== Document excerpt ==
Sports geographers point to many crucial ingredients in Kenya's competitive surge but no single overriding factor. High-altitude training and mild year-round climate are critical, but equally important is a deeply ingrained culture of asceticism - the postponement of gratification - and an overriding preference for individual over team sports. (Soccer, the overwhelming Kenyan favorite, is all but ignored among the Kalenjin; running is all.) In testing, psychologists discovered a particularly strong cultural "achievement orientation," defined as the inclination to seek new challenges, attain competence, and strive to outdo others. And then there was the built-in necessity as virtue: as Keino mentioned, Kalenjin kids tend to run long distances as a practical matter, an average of eight to twelve kilometers per day from age seven.
Joke among elite athlete: How can the rest of the world defuse Kenyan running superiority? Answer: Buy them school buses.
With the prospect of international prize money, running in Kenya has also become a rare economic opportunity to catapult oneself into Western-level education and wealth. Five thousand dollars in prize money is a very nice perk for an American; for a Kenyan, it is instant life-changing wealth. Over time, a strong culture of success has also bred even more success. The high performance benchmark has stoked higher and higher levels of achievement - a positive feedback loop analogous to technological innovation in Silicon Valley, combat skills among Navy SEALs, and talents in other highly successful microcultures. In any competitive arena, the single best way to inspire better performance is to be surrounded by the fiercest possible competitors and a culture of extreme excellence. Success begets success.
===
**Problem 1:** The passage on Kenyan running defines a cultural "achievement orientation." List the inclinations that make up that definition.
**Problem 2:** Continue the passage on Kenyan running from the sentence "Success begets success."
The dataset entries aren't needed for the work here.
== Data section ==
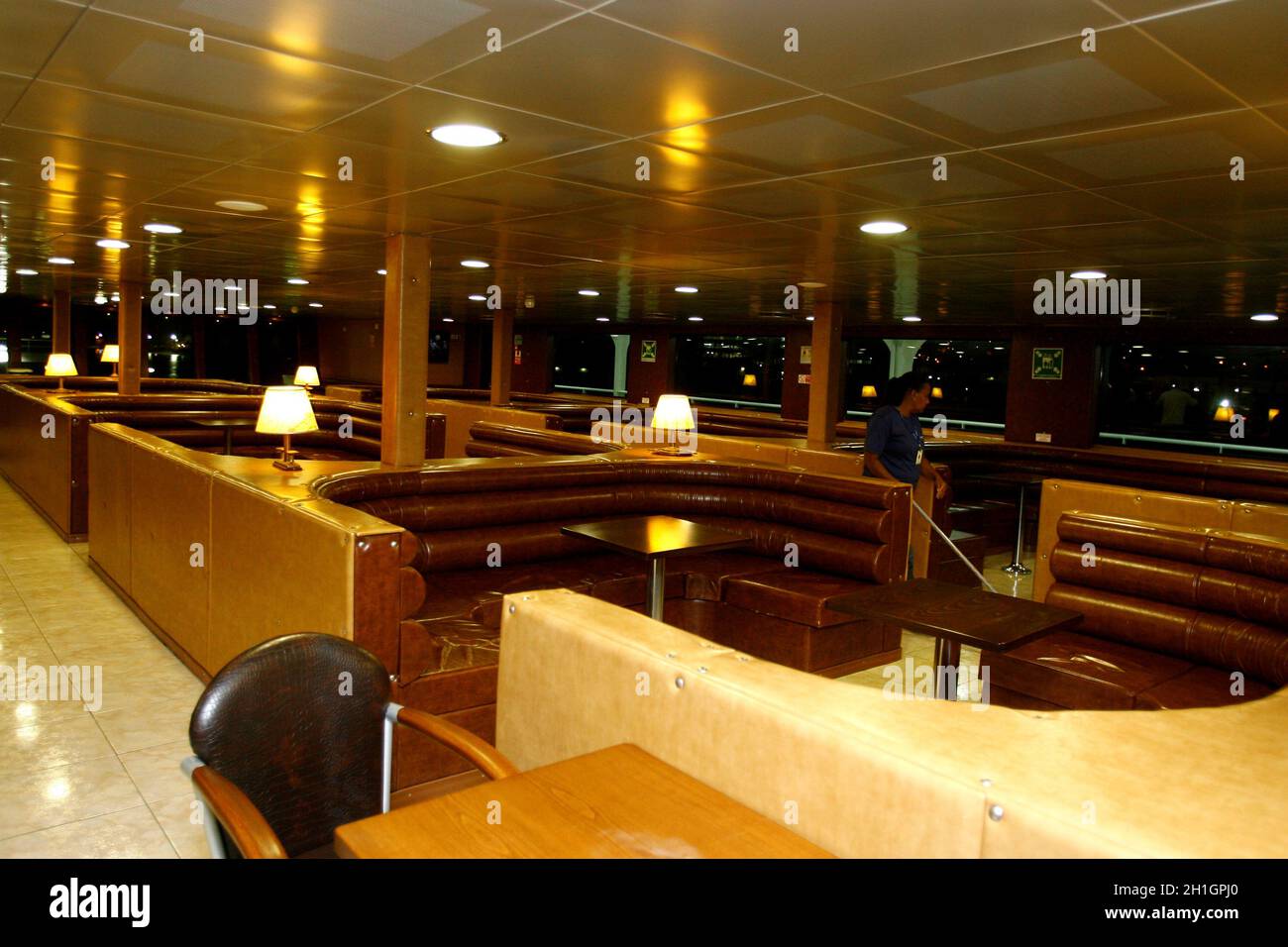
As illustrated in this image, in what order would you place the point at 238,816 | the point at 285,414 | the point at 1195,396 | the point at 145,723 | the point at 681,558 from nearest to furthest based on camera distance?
the point at 238,816
the point at 145,723
the point at 285,414
the point at 681,558
the point at 1195,396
===
**Answer space 1:**
- To seek new challenges
- To attain competence
- To strive to outdo others

**Answer space 2:**
There is also an apparent sacrificial quality particular to Kenyan training, wherein coaches can afford to push their athletes to extreme limits in a way that coaches in other parts of the world cannot. Sport's Illustrated's Alexander Wolff writes that with a million Kenyan schoolboys running so enthusiastically, "coaches in Kenya can train their athletes to the outer limits of endurance - up to 150 miles a week - without worrying that their pool of talent will be meaningfully depleted. Even if four out of every five runners break down, the fifth will convert that training into performance."
...These are not superhumans with rare super-genes. They are participants in a culture of the extreme, willing to devote more, to ache more, and to risk more in order to do better. Most of us will understandably want nothing to do with that culture of the extreme. But that is our choice.
- The Genius in All of Us: New Insights into Genetics, Talent, and IQ (pp. 104-111)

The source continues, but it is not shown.